The Countercurrent Exchanger; The Vasa Recta
The vasa recta, like all capillaries, are freely permeable to water and all solutes, except large proteins like albumin, and equilibrate readily with the immediately surrounding interstitial fluid. The flow pattern through the hair pin loops of the vasa recta and the associated flow and transport characteristics of the loop of Henle allows for development of a cortico-medullary osmolar concentration gradient.

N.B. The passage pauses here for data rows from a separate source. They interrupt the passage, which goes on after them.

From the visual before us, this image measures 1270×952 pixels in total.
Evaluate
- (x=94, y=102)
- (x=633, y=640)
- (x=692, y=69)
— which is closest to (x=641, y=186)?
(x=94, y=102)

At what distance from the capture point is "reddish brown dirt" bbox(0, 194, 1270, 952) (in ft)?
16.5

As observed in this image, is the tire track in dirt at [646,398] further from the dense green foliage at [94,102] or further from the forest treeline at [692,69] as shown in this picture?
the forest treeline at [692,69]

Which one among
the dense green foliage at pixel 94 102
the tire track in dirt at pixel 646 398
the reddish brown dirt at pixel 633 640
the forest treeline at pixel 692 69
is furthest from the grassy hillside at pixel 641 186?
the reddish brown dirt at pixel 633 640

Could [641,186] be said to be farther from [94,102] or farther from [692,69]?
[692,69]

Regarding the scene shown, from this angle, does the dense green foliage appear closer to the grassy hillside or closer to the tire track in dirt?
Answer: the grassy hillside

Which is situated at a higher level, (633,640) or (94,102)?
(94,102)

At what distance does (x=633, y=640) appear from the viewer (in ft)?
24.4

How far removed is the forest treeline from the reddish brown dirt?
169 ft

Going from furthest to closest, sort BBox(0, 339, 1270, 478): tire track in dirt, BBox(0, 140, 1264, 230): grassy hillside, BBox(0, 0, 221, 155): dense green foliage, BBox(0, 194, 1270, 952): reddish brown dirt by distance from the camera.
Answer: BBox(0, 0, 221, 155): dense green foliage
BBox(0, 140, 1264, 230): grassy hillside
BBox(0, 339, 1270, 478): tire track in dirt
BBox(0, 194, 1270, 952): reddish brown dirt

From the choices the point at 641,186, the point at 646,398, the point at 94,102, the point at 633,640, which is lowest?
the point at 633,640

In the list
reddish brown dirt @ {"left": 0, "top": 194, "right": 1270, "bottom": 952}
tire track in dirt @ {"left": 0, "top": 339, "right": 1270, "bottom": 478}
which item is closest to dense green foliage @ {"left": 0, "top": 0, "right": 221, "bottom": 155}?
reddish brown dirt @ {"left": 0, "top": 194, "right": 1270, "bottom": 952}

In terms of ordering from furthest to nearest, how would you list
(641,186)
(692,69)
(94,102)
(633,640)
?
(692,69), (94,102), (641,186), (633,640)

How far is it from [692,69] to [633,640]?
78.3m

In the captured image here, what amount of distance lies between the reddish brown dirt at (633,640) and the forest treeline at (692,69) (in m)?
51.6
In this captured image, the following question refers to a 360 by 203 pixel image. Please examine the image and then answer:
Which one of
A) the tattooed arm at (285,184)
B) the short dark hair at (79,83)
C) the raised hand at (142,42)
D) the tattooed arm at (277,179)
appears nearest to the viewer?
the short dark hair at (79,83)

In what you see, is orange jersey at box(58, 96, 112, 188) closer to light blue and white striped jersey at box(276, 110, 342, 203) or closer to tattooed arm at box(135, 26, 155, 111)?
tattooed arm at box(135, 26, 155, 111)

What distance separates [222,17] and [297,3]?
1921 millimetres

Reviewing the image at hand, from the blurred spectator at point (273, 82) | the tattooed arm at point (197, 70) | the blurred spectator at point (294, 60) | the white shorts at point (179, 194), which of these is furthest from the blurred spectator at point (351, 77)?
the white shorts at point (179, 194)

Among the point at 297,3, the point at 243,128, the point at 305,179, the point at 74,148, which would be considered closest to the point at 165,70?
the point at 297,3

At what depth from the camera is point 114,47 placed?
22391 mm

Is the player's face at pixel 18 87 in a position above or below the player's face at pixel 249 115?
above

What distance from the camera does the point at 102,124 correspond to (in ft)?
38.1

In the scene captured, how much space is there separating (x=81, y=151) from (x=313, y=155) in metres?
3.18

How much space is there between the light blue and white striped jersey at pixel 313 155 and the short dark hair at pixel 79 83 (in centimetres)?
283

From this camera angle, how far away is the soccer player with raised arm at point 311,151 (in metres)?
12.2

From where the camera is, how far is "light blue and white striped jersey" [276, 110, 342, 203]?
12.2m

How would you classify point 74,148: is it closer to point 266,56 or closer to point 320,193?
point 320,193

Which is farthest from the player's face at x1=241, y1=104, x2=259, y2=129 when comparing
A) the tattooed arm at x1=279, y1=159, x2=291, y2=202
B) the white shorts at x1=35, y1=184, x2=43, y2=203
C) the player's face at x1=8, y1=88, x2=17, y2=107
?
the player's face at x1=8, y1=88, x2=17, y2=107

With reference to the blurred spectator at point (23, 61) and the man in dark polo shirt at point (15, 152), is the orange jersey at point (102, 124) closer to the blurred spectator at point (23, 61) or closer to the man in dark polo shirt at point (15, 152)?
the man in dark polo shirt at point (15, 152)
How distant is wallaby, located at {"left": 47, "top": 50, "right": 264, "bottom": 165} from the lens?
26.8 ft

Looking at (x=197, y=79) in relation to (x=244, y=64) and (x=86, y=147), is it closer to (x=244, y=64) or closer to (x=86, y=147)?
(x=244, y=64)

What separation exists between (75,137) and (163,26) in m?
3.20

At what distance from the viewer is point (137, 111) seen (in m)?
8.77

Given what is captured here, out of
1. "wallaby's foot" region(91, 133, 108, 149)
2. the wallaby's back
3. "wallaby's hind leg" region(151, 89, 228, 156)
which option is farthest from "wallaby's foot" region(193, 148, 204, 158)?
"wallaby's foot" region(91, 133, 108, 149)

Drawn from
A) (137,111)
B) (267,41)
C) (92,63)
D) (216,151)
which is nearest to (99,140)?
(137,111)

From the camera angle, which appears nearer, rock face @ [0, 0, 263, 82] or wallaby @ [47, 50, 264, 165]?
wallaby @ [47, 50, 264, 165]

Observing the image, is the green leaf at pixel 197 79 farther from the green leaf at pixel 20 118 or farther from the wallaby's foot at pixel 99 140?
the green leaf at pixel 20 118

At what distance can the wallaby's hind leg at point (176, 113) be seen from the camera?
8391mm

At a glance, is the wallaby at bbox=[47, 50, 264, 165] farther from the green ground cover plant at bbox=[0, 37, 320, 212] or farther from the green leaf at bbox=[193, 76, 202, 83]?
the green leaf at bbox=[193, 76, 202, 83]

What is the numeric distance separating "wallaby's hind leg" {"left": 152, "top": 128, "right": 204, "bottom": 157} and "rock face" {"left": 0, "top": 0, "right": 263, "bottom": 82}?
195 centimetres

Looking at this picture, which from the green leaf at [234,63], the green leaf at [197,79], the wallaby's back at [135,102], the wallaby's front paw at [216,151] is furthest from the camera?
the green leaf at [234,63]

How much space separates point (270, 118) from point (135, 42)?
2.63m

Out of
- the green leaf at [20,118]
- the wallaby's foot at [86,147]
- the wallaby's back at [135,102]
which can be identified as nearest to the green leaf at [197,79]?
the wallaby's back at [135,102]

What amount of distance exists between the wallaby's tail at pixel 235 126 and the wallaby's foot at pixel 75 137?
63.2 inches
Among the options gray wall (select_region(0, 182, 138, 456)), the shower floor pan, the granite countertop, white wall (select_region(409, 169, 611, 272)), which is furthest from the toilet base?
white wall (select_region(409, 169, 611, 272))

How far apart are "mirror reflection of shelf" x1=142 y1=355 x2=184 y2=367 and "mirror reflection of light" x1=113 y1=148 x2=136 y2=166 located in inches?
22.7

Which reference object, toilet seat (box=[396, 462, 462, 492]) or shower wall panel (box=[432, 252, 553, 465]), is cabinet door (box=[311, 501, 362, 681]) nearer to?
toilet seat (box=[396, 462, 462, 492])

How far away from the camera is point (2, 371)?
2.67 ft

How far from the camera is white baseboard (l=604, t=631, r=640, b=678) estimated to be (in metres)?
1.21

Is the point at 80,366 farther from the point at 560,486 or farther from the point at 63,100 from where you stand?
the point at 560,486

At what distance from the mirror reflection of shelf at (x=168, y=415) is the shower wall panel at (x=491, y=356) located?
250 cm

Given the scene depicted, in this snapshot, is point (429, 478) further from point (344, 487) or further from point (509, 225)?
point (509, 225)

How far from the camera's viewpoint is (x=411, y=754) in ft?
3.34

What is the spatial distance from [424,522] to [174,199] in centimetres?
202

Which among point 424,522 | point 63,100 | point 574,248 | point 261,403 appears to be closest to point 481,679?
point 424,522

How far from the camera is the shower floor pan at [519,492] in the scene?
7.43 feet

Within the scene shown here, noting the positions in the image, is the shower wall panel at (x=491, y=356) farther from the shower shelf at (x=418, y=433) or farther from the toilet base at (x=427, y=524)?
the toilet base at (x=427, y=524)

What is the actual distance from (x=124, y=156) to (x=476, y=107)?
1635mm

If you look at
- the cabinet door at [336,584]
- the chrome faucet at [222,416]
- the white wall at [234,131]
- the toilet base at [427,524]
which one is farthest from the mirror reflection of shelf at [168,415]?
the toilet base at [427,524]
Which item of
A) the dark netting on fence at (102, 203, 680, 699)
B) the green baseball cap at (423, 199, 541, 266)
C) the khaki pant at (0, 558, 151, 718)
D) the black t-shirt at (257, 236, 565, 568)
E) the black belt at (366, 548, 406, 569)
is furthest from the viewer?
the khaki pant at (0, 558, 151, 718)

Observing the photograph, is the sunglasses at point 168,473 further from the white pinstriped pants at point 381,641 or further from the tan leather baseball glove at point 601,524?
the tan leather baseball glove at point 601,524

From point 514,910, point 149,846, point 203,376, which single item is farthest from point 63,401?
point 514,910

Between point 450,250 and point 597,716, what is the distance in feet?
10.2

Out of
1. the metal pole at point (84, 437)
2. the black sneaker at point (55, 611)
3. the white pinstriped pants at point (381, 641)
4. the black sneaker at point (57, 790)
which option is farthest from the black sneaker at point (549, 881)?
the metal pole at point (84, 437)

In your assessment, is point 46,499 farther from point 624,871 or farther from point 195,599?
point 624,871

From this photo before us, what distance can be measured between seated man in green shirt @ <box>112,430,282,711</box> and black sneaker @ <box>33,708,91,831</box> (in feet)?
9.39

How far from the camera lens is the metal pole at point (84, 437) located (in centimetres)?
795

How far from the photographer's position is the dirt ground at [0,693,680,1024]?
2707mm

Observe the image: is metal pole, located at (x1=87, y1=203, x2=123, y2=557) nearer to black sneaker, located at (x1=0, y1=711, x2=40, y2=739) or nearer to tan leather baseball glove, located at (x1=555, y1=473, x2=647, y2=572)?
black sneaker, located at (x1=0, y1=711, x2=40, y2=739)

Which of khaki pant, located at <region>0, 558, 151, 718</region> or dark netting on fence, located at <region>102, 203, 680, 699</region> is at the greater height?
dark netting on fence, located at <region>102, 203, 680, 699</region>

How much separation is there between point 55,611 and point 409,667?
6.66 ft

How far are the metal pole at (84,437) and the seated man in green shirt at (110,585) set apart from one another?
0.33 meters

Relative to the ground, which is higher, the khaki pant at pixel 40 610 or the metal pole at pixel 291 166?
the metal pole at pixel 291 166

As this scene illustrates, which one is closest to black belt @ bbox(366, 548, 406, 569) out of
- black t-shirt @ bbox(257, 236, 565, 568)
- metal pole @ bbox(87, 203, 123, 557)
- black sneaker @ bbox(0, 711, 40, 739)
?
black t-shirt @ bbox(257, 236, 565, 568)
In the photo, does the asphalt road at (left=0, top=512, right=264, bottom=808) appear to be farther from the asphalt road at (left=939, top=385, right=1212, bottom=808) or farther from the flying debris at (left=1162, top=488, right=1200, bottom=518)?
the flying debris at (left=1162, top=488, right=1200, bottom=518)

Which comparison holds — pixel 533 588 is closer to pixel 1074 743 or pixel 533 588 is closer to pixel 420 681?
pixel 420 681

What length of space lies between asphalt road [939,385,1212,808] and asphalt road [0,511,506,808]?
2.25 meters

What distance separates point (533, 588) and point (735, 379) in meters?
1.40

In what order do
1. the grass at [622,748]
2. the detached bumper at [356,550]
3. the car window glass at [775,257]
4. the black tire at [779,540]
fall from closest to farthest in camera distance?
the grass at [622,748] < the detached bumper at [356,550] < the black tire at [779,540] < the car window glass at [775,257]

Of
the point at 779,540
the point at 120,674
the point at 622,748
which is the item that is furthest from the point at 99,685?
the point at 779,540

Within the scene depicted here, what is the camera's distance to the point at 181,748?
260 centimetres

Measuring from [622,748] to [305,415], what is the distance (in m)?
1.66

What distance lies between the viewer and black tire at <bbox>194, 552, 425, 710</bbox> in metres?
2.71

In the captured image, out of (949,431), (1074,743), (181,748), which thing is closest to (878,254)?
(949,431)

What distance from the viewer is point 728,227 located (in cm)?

As noted above part of the NaCl transported by the thick ascending limb enters the descending limb of the vasa recta and as the blood flows through the descending vasa recta its solutes equilibrate by diffusion with the surrounding tissue fluid causing a progressive increase in the osmolarity of the ISF in the inner zone of the medulla. Because some of the solute reabsorbed from the thick ascending limb of Henles loop entered the ascending vasa recta in the outer medulla and has already been removed, the blood flowing back up the ascending limb of the vasa recta from the inner medulla re-equilibrates with the less concentrated ISF in the outer zone of the medulla. The figure shows the approximate concentrations of the major solutes contributing to the osmolar gradient in the vasa recta and the renal medullary ISF.
Thus, although the osmolarity of the blood leaving the ascending limb of the vasa recta is slightly more concentrated than the blood entering the descending limb of the vasa recta it is much less concentrated than the blood and the ISF at the tips of the hair pin loops of the vasa recta and the long loops of Henle.